** Required work **
Quote each of the records below word for word, leaving out the pictures.

===== Data entries =====

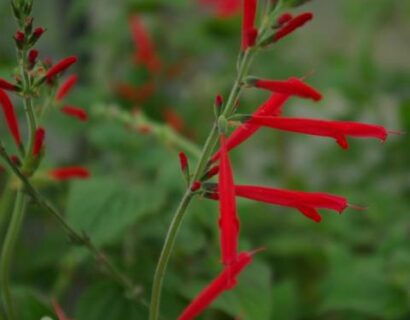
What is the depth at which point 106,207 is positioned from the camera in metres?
0.78

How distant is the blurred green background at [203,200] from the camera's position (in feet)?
2.56

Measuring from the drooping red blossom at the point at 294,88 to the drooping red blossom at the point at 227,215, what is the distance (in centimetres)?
4

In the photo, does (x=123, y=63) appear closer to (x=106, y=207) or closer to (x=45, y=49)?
(x=45, y=49)

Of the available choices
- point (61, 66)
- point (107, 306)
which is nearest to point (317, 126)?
point (61, 66)

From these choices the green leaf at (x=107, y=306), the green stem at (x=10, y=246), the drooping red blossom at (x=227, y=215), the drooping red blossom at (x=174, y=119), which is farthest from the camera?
the drooping red blossom at (x=174, y=119)

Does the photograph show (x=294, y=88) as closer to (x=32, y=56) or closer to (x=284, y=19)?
(x=284, y=19)

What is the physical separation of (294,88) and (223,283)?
11 centimetres

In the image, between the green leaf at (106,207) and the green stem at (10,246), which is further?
the green leaf at (106,207)

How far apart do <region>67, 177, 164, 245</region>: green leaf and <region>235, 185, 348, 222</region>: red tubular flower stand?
1.01 ft

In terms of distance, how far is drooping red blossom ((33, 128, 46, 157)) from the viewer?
492 mm

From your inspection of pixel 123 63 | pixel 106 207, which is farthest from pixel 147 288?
pixel 123 63

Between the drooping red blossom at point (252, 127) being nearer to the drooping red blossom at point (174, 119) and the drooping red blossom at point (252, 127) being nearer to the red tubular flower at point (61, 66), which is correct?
the red tubular flower at point (61, 66)

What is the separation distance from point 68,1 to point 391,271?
3.12ft

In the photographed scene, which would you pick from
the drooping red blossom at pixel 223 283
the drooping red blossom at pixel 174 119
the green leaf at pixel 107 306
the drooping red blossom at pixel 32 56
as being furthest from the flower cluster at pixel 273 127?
the drooping red blossom at pixel 174 119
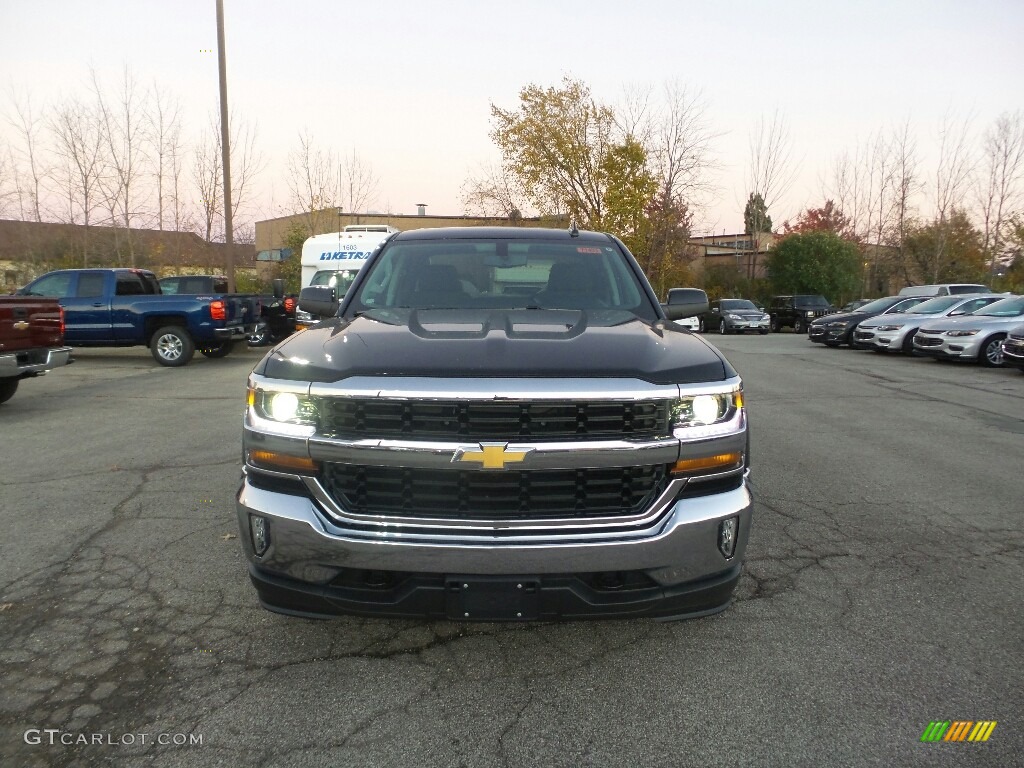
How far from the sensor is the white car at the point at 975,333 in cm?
1461

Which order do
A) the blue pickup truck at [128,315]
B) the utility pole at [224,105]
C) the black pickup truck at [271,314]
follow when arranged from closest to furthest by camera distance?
the blue pickup truck at [128,315] < the black pickup truck at [271,314] < the utility pole at [224,105]

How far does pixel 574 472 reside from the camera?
2527 millimetres

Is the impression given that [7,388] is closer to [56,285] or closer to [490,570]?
[56,285]

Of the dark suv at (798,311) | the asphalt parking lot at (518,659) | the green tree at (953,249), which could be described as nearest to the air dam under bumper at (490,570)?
the asphalt parking lot at (518,659)

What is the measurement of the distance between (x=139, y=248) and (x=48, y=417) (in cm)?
1996

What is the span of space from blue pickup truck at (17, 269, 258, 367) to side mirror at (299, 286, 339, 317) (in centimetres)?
1108

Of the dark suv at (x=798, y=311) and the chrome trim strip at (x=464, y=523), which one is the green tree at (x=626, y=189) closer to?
the dark suv at (x=798, y=311)

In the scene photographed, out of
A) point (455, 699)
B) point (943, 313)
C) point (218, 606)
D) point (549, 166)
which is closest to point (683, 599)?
point (455, 699)

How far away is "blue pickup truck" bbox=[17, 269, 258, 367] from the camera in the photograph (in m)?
14.0

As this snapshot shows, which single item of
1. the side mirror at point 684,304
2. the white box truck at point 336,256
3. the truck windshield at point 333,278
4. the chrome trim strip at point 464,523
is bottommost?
the chrome trim strip at point 464,523

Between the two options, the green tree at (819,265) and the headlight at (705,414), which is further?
the green tree at (819,265)

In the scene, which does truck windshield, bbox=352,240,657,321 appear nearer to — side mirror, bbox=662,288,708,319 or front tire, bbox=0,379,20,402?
side mirror, bbox=662,288,708,319

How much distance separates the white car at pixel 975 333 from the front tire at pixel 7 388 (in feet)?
54.8

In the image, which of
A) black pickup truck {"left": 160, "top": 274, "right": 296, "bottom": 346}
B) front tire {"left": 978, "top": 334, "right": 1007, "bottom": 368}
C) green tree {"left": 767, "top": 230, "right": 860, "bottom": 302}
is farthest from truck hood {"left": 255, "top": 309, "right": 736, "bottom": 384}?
green tree {"left": 767, "top": 230, "right": 860, "bottom": 302}
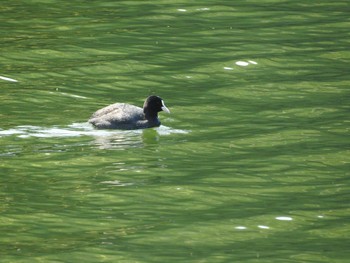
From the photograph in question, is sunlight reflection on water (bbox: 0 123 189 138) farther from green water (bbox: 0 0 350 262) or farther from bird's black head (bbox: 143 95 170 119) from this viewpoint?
bird's black head (bbox: 143 95 170 119)

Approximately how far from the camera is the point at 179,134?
21422 mm

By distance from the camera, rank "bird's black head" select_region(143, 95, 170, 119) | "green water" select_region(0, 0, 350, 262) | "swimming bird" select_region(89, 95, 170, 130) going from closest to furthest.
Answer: "green water" select_region(0, 0, 350, 262) < "swimming bird" select_region(89, 95, 170, 130) < "bird's black head" select_region(143, 95, 170, 119)

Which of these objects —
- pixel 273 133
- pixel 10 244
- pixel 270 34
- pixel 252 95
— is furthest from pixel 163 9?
pixel 10 244

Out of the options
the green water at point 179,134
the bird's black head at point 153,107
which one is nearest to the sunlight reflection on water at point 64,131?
the green water at point 179,134

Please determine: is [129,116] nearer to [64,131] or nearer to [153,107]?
[153,107]

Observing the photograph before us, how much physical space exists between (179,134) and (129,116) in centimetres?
110

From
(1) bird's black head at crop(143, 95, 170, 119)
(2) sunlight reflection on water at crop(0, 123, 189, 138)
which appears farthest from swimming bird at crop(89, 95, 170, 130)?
(2) sunlight reflection on water at crop(0, 123, 189, 138)

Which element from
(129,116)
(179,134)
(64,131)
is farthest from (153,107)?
(64,131)

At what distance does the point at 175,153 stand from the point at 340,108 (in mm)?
4542

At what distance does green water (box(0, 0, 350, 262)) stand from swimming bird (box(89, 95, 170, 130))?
0.22 metres

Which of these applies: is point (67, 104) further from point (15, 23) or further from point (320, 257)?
point (320, 257)

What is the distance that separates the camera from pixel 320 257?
48.9ft

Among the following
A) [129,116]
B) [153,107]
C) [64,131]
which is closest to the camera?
[64,131]

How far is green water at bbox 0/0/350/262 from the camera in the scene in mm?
15641
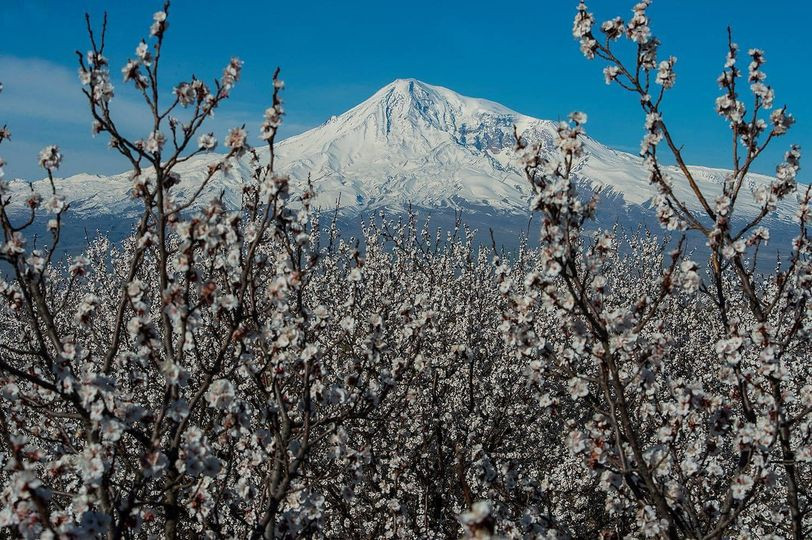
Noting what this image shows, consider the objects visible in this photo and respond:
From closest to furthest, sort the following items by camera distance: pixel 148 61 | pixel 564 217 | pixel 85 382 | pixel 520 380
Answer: pixel 85 382, pixel 564 217, pixel 148 61, pixel 520 380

=====

** Result **
What is the depth at which point 106,207 is positioned from the camera in metres?
0.78

How distant is the blurred green background at [203,200] from the camera's position (in feet)?
2.56

Measuring from the drooping red blossom at the point at 294,88 to the drooping red blossom at the point at 227,215, what is the distance (in centimetres)?
4

In the photo, does (x=123, y=63) appear closer to (x=106, y=207) or closer to (x=45, y=49)?
(x=45, y=49)

Of the available choices
- point (61, 66)
- point (107, 306)
which is nearest to point (317, 126)?
point (61, 66)

From these choices the green leaf at (x=107, y=306), the green stem at (x=10, y=246), the drooping red blossom at (x=227, y=215), the drooping red blossom at (x=174, y=119), which is farthest from the camera?
the drooping red blossom at (x=174, y=119)

Does the photograph show (x=294, y=88) as closer to (x=32, y=56) or closer to (x=284, y=19)?
(x=284, y=19)

What is the physical separation of (294,88) and (223,283)?
11 centimetres

In the image, between the green leaf at (106,207) and the green stem at (10,246), which is further?
the green leaf at (106,207)

How far apart do <region>67, 177, 164, 245</region>: green leaf and <region>235, 185, 348, 222</region>: red tubular flower stand?
1.01 ft

In terms of distance, how far is drooping red blossom ((33, 128, 46, 157)) from the viewer?
492 mm

From your inspection of pixel 123 63 | pixel 106 207, which is farthest from pixel 147 288?
pixel 123 63

Between the drooping red blossom at point (252, 127) being nearer to the drooping red blossom at point (174, 119) and the drooping red blossom at point (252, 127) being nearer to the red tubular flower at point (61, 66), which is correct?
the red tubular flower at point (61, 66)

What is the separation distance from point 68,1 to point 391,271?
3.12ft

In the photographed scene, which would you pick from
the drooping red blossom at pixel 223 283
the drooping red blossom at pixel 174 119
the green leaf at pixel 107 306
the drooping red blossom at pixel 32 56
as being furthest from the flower cluster at pixel 273 127?
the drooping red blossom at pixel 174 119
How far from the sensor is the white car at the point at 975,333 in cm?
1461

Which order do
A) the blue pickup truck at [128,315]
B) the utility pole at [224,105]
C) the black pickup truck at [271,314]
follow when arranged from closest to furthest by camera distance?
the blue pickup truck at [128,315] < the black pickup truck at [271,314] < the utility pole at [224,105]

How far does pixel 574 472 reside from the camera?
2527 millimetres

Is the impression given that [7,388] is closer to [56,285] or closer to [490,570]?
[56,285]

Of the dark suv at (798,311) | the asphalt parking lot at (518,659) | the green tree at (953,249), which could be described as nearest to the air dam under bumper at (490,570)?
the asphalt parking lot at (518,659)

What is the measurement of the distance between (x=139, y=248) and (x=48, y=417) (in cm)?
1996

What is the span of space from blue pickup truck at (17, 269, 258, 367) to side mirror at (299, 286, 339, 317) (in centimetres)?
1108

Of the dark suv at (x=798, y=311) and the chrome trim strip at (x=464, y=523), which one is the green tree at (x=626, y=189) closer to?
the dark suv at (x=798, y=311)

In the scene photographed, out of
A) point (455, 699)
B) point (943, 313)
C) point (218, 606)
D) point (549, 166)
which is closest to point (683, 599)?
point (455, 699)

How far away is "blue pickup truck" bbox=[17, 269, 258, 367] from the camera in the photograph (in m)?
14.0

As this snapshot shows, which single item of
1. the side mirror at point 684,304
2. the white box truck at point 336,256
3. the truck windshield at point 333,278
4. the chrome trim strip at point 464,523
is bottommost?
the chrome trim strip at point 464,523

Between the two options, the green tree at (819,265) and the headlight at (705,414), which is further?
the green tree at (819,265)

In the scene, which does truck windshield, bbox=352,240,657,321 appear nearer to — side mirror, bbox=662,288,708,319 or front tire, bbox=0,379,20,402?
side mirror, bbox=662,288,708,319

How much distance separates the white car at pixel 975 333 from the front tire at pixel 7 388 (in feet)?
54.8

In the image, which of
A) black pickup truck {"left": 160, "top": 274, "right": 296, "bottom": 346}
B) front tire {"left": 978, "top": 334, "right": 1007, "bottom": 368}
C) green tree {"left": 767, "top": 230, "right": 860, "bottom": 302}
is farthest from truck hood {"left": 255, "top": 309, "right": 736, "bottom": 384}?
green tree {"left": 767, "top": 230, "right": 860, "bottom": 302}
From the photograph in question, is sunlight reflection on water (bbox: 0 123 189 138) farther from green water (bbox: 0 0 350 262) or farther from bird's black head (bbox: 143 95 170 119) from this viewpoint?
bird's black head (bbox: 143 95 170 119)

Approximately how far from the camera is the point at 179,134?
21422 mm

By distance from the camera, rank "bird's black head" select_region(143, 95, 170, 119) | "green water" select_region(0, 0, 350, 262) | "swimming bird" select_region(89, 95, 170, 130) going from closest to furthest.
Answer: "green water" select_region(0, 0, 350, 262) < "swimming bird" select_region(89, 95, 170, 130) < "bird's black head" select_region(143, 95, 170, 119)

Which of these objects —
- pixel 273 133
- pixel 10 244
- pixel 270 34
- pixel 252 95
— is furthest from pixel 163 9?
pixel 10 244

Out of the options
the green water at point 179,134
the bird's black head at point 153,107
which one is nearest to the sunlight reflection on water at point 64,131?
the green water at point 179,134

Please determine: is [129,116] nearer to [64,131] or nearer to [153,107]?
[153,107]

Observing the photograph before us, how much physical space exists between (179,134) and (129,116) in centimetres?
110

From
(1) bird's black head at crop(143, 95, 170, 119)
(2) sunlight reflection on water at crop(0, 123, 189, 138)
which appears farthest from swimming bird at crop(89, 95, 170, 130)?
(2) sunlight reflection on water at crop(0, 123, 189, 138)

Which element from
(129,116)
(179,134)
(64,131)
is farthest from (153,107)?
(64,131)

At what distance does the point at 175,153 stand from the point at 340,108 (in mm)?
4542

At what distance does green water (box(0, 0, 350, 262)) stand from swimming bird (box(89, 95, 170, 130))?
0.22 metres

Which of these applies: is point (67, 104) further from point (15, 23) or further from point (320, 257)?
point (320, 257)

What is the distance that separates the camera from pixel 320 257?
48.9ft

Among the following
A) [129,116]
B) [153,107]
C) [64,131]
which is closest to the camera?
[64,131]

How far is green water at bbox 0/0/350/262 from the camera in the scene in mm?
15641
Noting what this image shows, consider the objects visible in this photo and respond:
From closest to furthest, sort the following items by camera distance: pixel 148 61 | pixel 564 217 | pixel 85 382 | pixel 520 380
Answer: pixel 85 382, pixel 564 217, pixel 148 61, pixel 520 380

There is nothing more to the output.